Wimbledon 2012: Analyzing Impact Finals Win Would Have on Federer and Murray

Ryan PhillipsContributor IIIJuly 8, 2012

LONDON, ENGLAND - JULY 08:  Andy Murray of Great Britain returns a shot during his Gentlemen's Singles final match against Roger Federer of Switzerland on day thirteen of the Wimbledon Lawn Tennis Championships at the All England Lawn Tennis and Croquet Club on July 8, 2012 in London, England.  (Photo by Paul Gilham/Getty Images)
Paul Gilham/Getty Images

Andy Murray and Roger Federer are both aiming to make history in Sunday's men's final at Wimbledon. The stakes are high for both players, and a win would be huge for either. 

The 30-year-old Federer is trying to further cement his status as the greatest player tennis has ever seen. He is already the first man to play in eight Wimbledon finals, but a win on Sunday would give him seven titles at the All-England Club, tying him with Pete Sampras for the most of the open era. 

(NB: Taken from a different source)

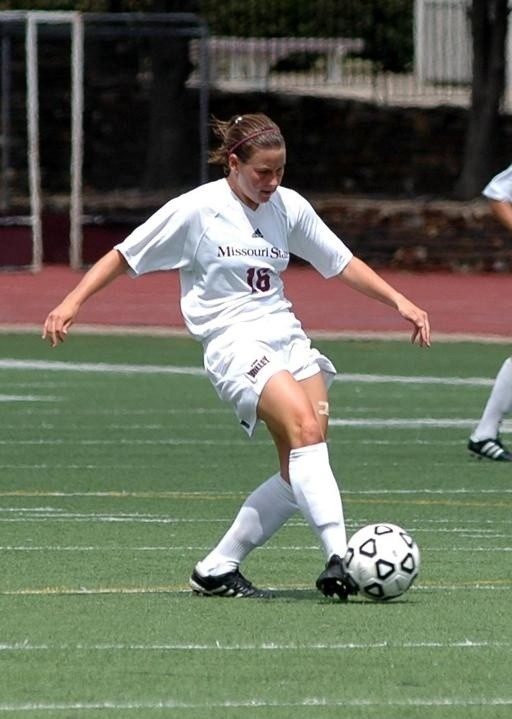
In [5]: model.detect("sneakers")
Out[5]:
[467,436,511,462]
[316,555,360,601]
[188,561,275,600]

A win over Murray would also extend Federer's record number of major championships to 17, a record that may never be broken. By beating Murray, Federer would win his first Grand Slam title since the Australian Open in 2010. That's a drought of more than two years and nine major tournaments. 

As Novak Djokovic and Rafael Nadal have risen over the past two years, Federer has fallen off a bit. A title at Wimbledon, especially coming on the heels of an emphatic straight-sets win over Djokovic, would be huge. 

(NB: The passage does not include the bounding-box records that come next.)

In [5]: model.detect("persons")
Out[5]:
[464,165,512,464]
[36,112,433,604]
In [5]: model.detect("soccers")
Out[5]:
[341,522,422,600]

For Andy Murray, the stakes are arguably even higher. To this point in his career, the 25-year-old Scotsman has been known as a guy who was simply born at the wrong time. He has had to battle guys like Federer, Nadal and Djokovic for years and has yet to capture a major championship. 

Murray is already the first British man to reach the final at Wimbledon in 74 years and is trying to become the first citizen of the UK to win it since Fred Perry in 1936. 

He is 0-3 in Grand Slam finals, having fallen at the 2010 and 2011 Australian Open and 2008 US Open finals. Murray holds an 8-7 head-to-head record over Federer, but that can be thrown out on Sunday. Previous stats and records don't matter once you're on Centre Court at Wimbledon. 

Murray holds the hopes of a nation in his hands, and a win for him would reinvigorate interest in tennis in the UK. He would also instantly become one of the two or three most popular athletes in England. Everyone would know his name and would celebrate him as the man who finally brought the Wimbledon title home. 

Both Murray and Federer have their legacies in their hands on Sunday. Whoever wins will be redefining how he is remembered by the sport. 

It should be a incredibly entertaining and emotional final.